Coupeville Considers Allowing ADUs, Duplexes on 33-Acre Property
Coupeville officials are weighing whether to allow ADUs and duplexes on a 33-acre property off Highway 20, potentially pushing its housing capacity well beyond the current 30-unit limit.

Coupeville's Town Council has directed staff to keep developing a proposal that would amend a longstanding memorandum of agreement governing a 33-acre property north of Highway 20, between Main Street and Broadway Street, to permit accessory dwelling units and a limited number of duplexes where neither is currently allowed.
The proposed amendment would grant the property capacity for a maximum of 49 housing units, including duplexes, beyond the 30 units the memorandum already allows to be developed. Under the same proposal, all parcels on the site, whether developed or undeveloped, could add an ADU. Staff believes the amendment "balances housing needs and the preservation of neighborhood character by providing equitable opportunities for ADUs throughout the property and encouraging the controlled development of middle housing."
Council chose to pursue this approach after weighing six options presented at a recent Tuesday meeting. Previously, the Council had agreed to seek an amendment that could implement more nuanced zoning regulations on the property, and the latest direction keeps that effort moving forward.
The proposal is shaped in part by Washington state's housing obligations. State law requires Coupeville to "ensure development regulations provide realistic opportunities for housing across income levels." Pitts' report, cited by town staff, puts the scale of that challenge in stark terms: more than 1 million new homes are needed statewide over the next two decades, with 650,000 of those needing to be affordable for low-income households earning below the area median income. Coupeville itself is expected to plan for 351 new households over that same span.
The town is not required to build those homes itself, but its zoning rules must make room for them to be built.
The memorandum amendment is moving alongside a broader set of town-wide code changes. On April 1, the Coupeville Planning Commission voted to recommend that the Town Council adopt a package of amendments to the town's development code to implement recent state middle-housing laws and revise local rules for ADUs, unit-lot subdivisions, and zoning tables. Those wider changes would allow duplexes across several residential zones and triplexes in medium- and high-density zones, remove single-family residential as the principal use in the high-density zone, and codify ADU standards including the 1,000-square-foot cap retained from state guidance. The commission also recommended creating a new chapter in the town code, section 16.19, to govern unit-lot subdivisions, and updating definitions throughout the code, including replacing the term "family" with "household."

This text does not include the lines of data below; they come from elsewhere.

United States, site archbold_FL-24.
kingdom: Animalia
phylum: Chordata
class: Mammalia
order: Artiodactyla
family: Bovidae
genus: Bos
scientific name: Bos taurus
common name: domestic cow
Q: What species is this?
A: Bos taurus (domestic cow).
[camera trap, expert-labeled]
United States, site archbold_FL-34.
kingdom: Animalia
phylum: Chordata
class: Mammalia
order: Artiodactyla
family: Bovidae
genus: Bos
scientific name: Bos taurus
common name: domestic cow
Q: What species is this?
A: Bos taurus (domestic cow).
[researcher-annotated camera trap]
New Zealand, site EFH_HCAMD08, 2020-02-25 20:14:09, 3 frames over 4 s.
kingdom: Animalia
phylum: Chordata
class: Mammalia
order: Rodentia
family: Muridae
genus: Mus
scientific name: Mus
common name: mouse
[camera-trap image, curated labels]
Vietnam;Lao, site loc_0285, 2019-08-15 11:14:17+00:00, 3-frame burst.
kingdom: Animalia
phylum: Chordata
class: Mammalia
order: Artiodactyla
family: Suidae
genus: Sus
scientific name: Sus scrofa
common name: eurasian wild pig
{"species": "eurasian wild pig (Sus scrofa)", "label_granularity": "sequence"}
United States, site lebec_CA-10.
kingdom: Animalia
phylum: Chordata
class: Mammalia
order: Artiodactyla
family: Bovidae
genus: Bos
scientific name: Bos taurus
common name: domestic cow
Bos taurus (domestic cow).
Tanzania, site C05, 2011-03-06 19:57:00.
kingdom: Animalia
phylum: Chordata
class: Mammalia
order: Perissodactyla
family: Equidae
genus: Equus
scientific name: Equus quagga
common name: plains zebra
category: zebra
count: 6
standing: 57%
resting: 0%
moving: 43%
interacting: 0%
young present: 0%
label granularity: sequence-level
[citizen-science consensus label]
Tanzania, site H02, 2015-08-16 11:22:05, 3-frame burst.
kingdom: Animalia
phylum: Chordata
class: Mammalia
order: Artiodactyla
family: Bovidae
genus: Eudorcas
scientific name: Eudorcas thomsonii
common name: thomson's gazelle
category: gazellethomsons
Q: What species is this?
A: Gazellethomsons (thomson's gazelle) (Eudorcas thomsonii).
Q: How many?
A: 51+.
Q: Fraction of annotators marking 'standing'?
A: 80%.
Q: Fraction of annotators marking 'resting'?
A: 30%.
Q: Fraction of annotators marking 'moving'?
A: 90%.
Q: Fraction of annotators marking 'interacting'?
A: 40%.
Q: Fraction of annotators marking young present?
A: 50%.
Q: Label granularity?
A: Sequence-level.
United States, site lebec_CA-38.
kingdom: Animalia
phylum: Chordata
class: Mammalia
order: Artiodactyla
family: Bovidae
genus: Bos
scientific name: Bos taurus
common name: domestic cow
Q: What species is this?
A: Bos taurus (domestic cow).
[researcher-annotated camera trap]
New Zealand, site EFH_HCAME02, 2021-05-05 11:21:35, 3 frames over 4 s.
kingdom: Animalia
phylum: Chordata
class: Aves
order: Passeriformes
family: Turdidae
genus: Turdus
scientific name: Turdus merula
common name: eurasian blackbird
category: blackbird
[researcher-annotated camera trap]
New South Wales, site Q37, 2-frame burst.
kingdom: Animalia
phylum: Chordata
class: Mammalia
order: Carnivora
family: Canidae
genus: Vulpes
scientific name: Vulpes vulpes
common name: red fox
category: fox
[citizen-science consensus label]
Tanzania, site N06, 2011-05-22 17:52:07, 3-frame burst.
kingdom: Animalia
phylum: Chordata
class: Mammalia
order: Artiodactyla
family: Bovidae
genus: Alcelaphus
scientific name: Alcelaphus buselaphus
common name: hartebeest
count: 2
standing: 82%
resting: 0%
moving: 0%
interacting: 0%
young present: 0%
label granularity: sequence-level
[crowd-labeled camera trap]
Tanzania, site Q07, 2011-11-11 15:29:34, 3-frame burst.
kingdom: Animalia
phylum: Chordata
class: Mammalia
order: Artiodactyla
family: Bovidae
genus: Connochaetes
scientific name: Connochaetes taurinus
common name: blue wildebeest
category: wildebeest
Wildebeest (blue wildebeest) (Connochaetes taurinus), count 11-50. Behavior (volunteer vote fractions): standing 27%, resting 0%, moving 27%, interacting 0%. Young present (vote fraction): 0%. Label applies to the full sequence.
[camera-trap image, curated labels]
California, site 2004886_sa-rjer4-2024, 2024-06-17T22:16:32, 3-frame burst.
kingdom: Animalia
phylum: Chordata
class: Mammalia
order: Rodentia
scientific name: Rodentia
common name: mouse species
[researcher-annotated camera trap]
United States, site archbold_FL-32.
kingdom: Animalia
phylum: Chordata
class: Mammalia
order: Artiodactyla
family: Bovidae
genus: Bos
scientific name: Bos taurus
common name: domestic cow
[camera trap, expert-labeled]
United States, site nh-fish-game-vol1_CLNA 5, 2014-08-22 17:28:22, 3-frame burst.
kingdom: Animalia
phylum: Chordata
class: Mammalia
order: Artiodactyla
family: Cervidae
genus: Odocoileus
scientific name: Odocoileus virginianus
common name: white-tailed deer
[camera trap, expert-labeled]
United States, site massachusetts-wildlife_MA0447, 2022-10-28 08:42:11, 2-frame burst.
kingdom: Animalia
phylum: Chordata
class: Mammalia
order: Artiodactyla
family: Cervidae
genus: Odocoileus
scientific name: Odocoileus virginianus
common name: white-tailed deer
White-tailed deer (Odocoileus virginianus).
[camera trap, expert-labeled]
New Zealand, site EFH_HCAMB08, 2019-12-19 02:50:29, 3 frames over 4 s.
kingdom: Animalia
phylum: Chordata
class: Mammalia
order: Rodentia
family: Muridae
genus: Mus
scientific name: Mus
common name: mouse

Specific technical edits included in the commission's recommendation cover striking a provision that tied ADU size to the principal building footprint, rewording rules so that unit-lot subdivisions occur after final plat recordation, and adding a column to the zoning table that shows the total number of dwellings allowed on a parcel.
The broader code revision project began with a Department of Commerce grant focused on middle housing. The town added roughly $5,000 from its own budget to hire technical consultants for code drafting. The Town Council will ultimately decide whether to adopt both the memorandum amendment and the commission's recommended code changes.